= Badla (stock trading) =

Stock exchange

Badla was an indigenous carry-forward system invented on the Bombay Stock Exchange as a solution to the perpetual lack of liquidity in the secondary market. Badla were banned by the Securities and Exchange Board of India (SEBI) in 1993, effective March 1994, amid complaints from foreign investors, with the expectation that it would be replaced by a futures-and-options exchange. Such an exchange was not established and badla were legalized again in 1996 (with a carry-forward limit of Rs 200 million per broker) and banned again on 2 July 2001, following the introduction of futures contracts in 2000.

==Procedure==
Badla trading involved buying stocks with borrowed money with the stock exchange acting as an intermediary at an interest rate determined by the demand for the underlying stock and a maturity not greater than 70 days. Like a traditional futures contract, badla is a form of leverage; unlike futures, the broker—why the buyer or seller—is responsible for the maintenance of the marked-to-market margin.

===Example===
The mechanism of badla finance can be explained with the following example:
Suppose A wants to buy shares of a company but does not have enough money now.
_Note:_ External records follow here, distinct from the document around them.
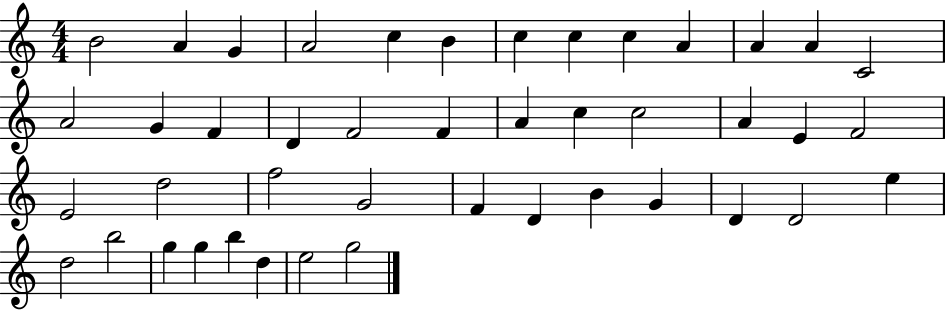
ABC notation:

X:1
T:Untitled
M:4/4
L:1/4
K:C
B2 A G A2 c B c c c A A A C2 A2 G F D F2 F A c c2 A E F2 E2 d2 f2 G2 F D B G D D2 e d2 b2 g g b d e2 g2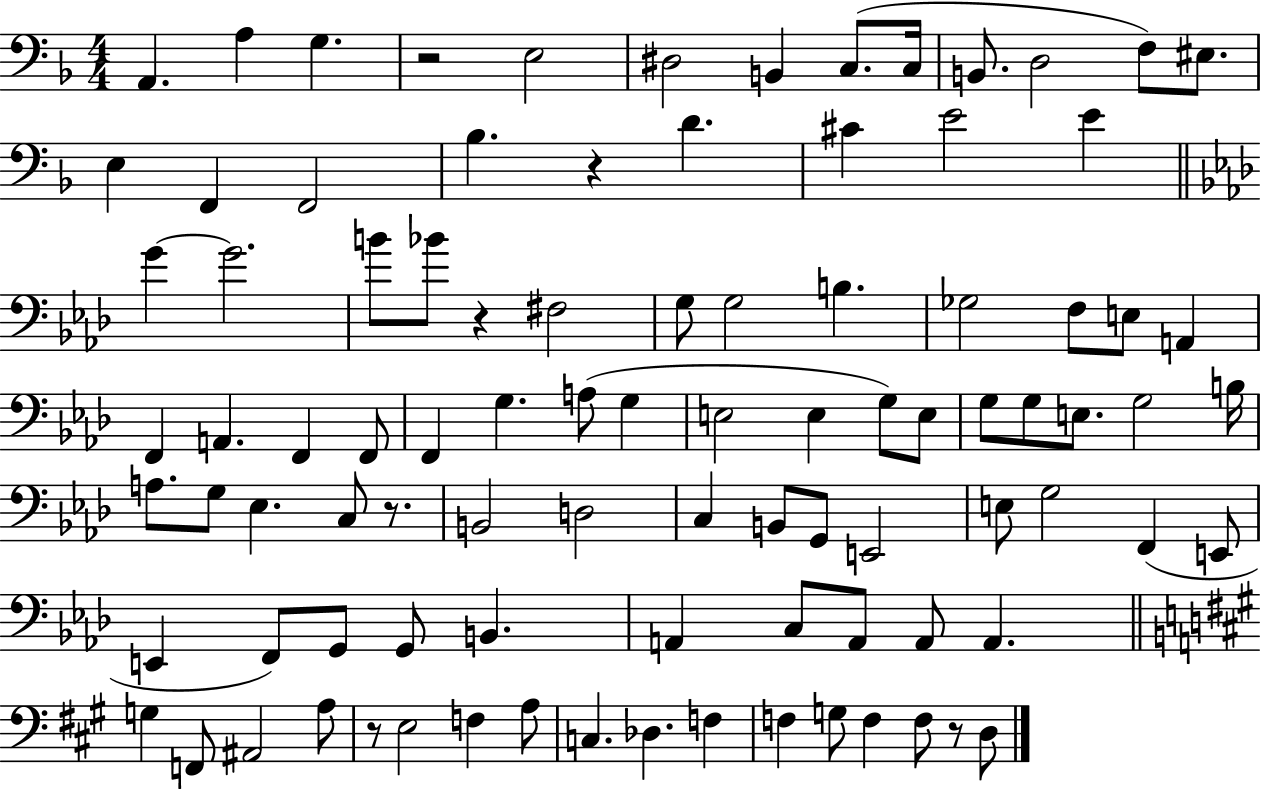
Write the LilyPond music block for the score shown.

{
  \clef bass
  \numericTimeSignature
  \time 4/4
  \key f \major
  a,4. a4 g4. | r2 e2 | dis2 b,4 c8.( c16 | b,8. d2 f8) eis8. | \break e4 f,4 f,2 | bes4. r4 d'4. | cis'4 e'2 e'4 | \bar "||" \break \key aes \major g'4~~ g'2. | b'8 bes'8 r4 fis2 | g8 g2 b4. | ges2 f8 e8 a,4 | \break f,4 a,4. f,4 f,8 | f,4 g4. a8( g4 | e2 e4 g8) e8 | g8 g8 e8. g2 b16 | \break a8. g8 ees4. c8 r8. | b,2 d2 | c4 b,8 g,8 e,2 | e8 g2 f,4( e,8 | \break e,4 f,8) g,8 g,8 b,4. | a,4 c8 a,8 a,8 a,4. | \bar "||" \break \key a \major g4 f,8 ais,2 a8 | r8 e2 f4 a8 | c4. des4. f4 | f4 g8 f4 f8 r8 d8 | \break \bar "|."
}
If A values the shares more than their current price, A can do a badla transaction. Suppose there is a badla financier B who has enough money to purchase the shares, so on A's request, B purchases the shares and gives the money to his broker. The broker gives the money to exchange and the shares are transferred to B. But the exchange keeps the shares with itself on behalf of B. Now, say one month later, when A has enough money, he gives this money to B and takes the shares. The money that A gives to B is slightly higher than the total value of the shares. This difference between the two values is the interest as badla finance is treated as a loan from B to A. The rate of interest is decided by the exchange and it changes from time to time.